§ **AIM OF THE TASK**
Repeat the data word for word and skip the pictures.

§ **INFORMATION**
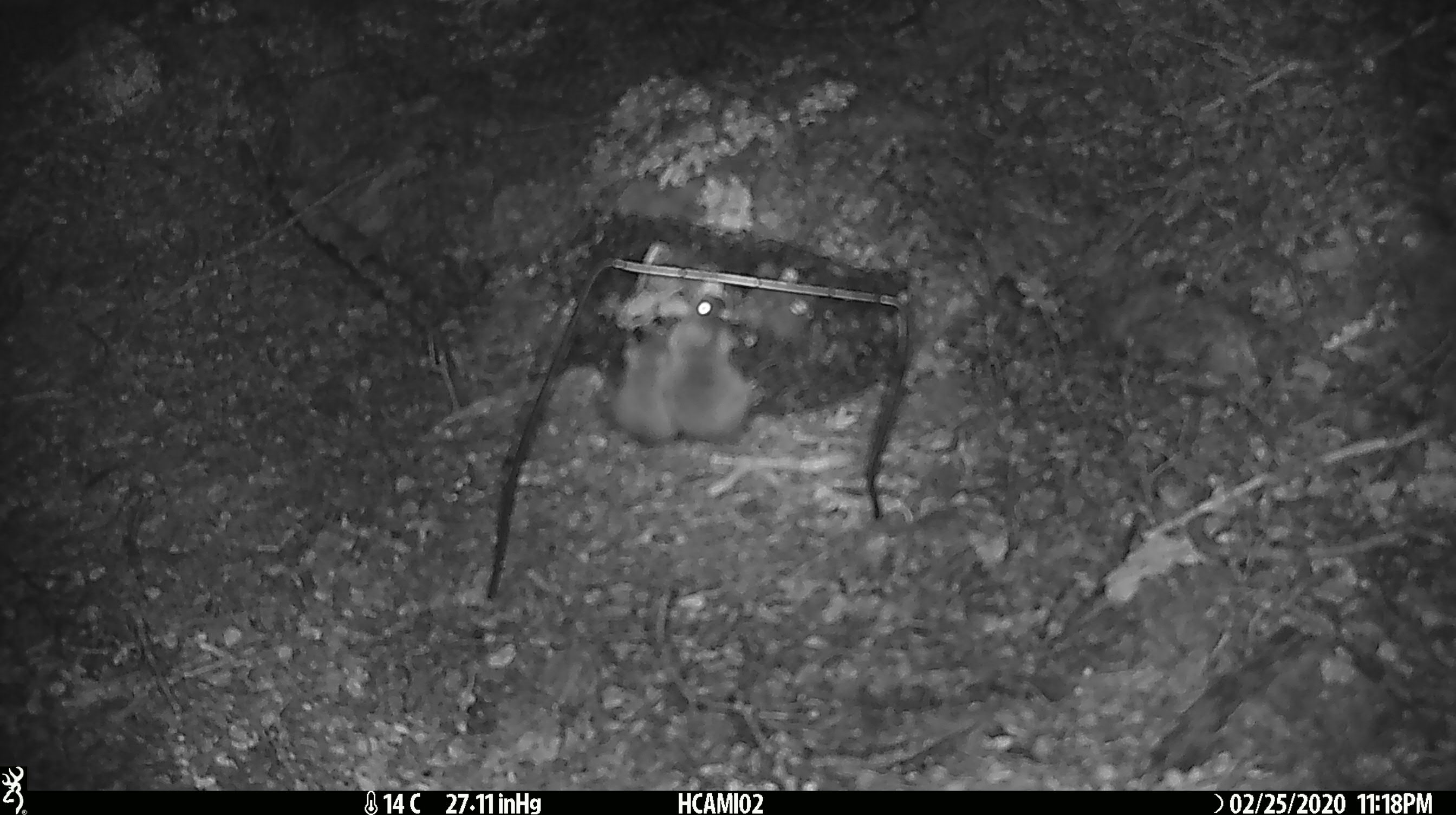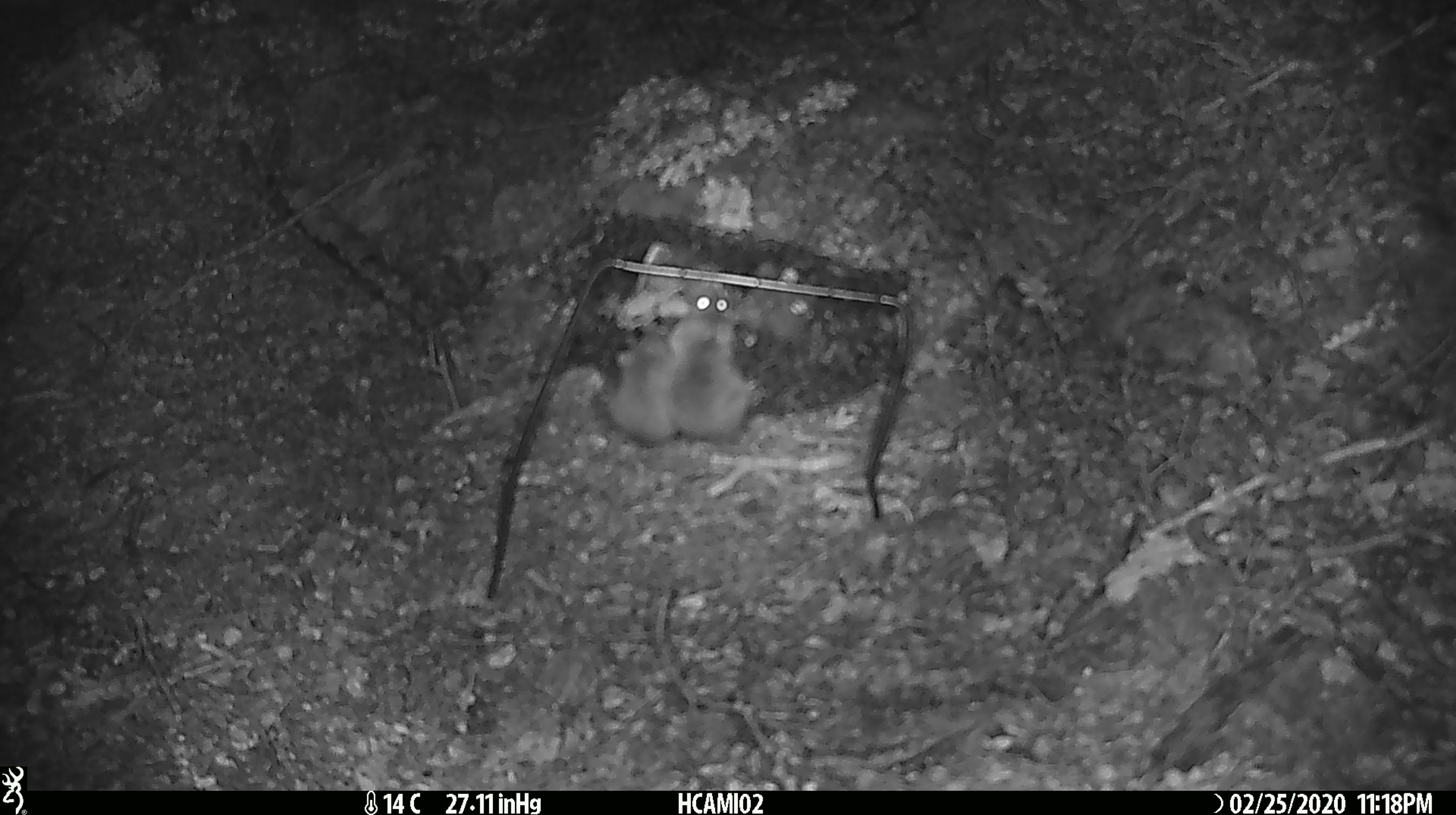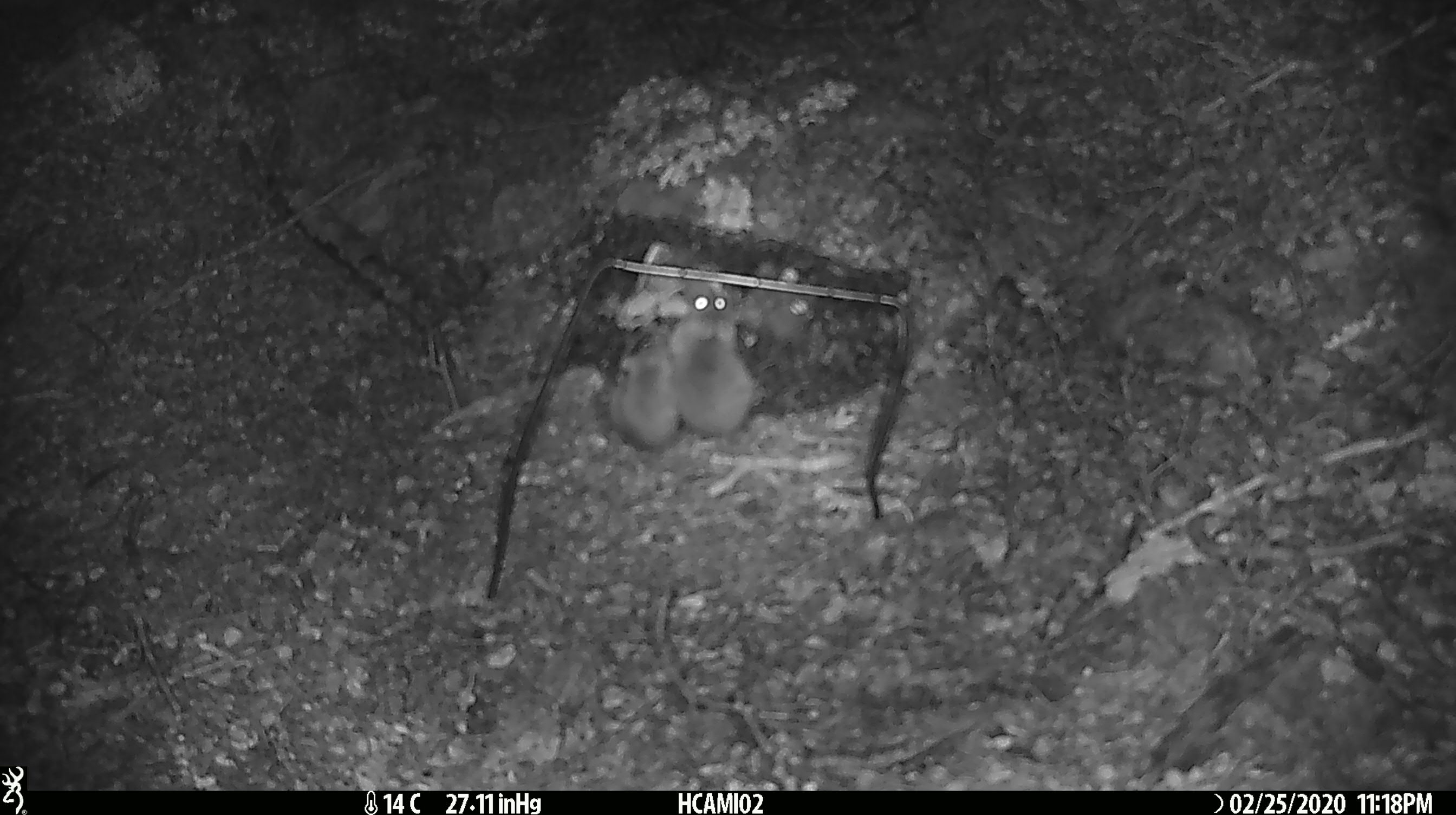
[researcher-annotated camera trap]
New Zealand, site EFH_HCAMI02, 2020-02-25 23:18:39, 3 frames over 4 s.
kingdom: Animalia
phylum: Chordata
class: Mammalia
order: Rodentia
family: Muridae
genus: Mus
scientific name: Mus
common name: mouse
Mouse (Mus).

§ **TASK OUTPUT**
[researcher-annotated camera trap]
New Zealand, site EFH_HCAMI02, 2020-02-25 23:18:39, 3 frames over 4 s.
kingdom: Animalia
phylum: Chordata
class: Mammalia
order: Rodentia
family: Muridae
genus: Mus
scientific name: Mus
common name: mouse
Mouse (Mus).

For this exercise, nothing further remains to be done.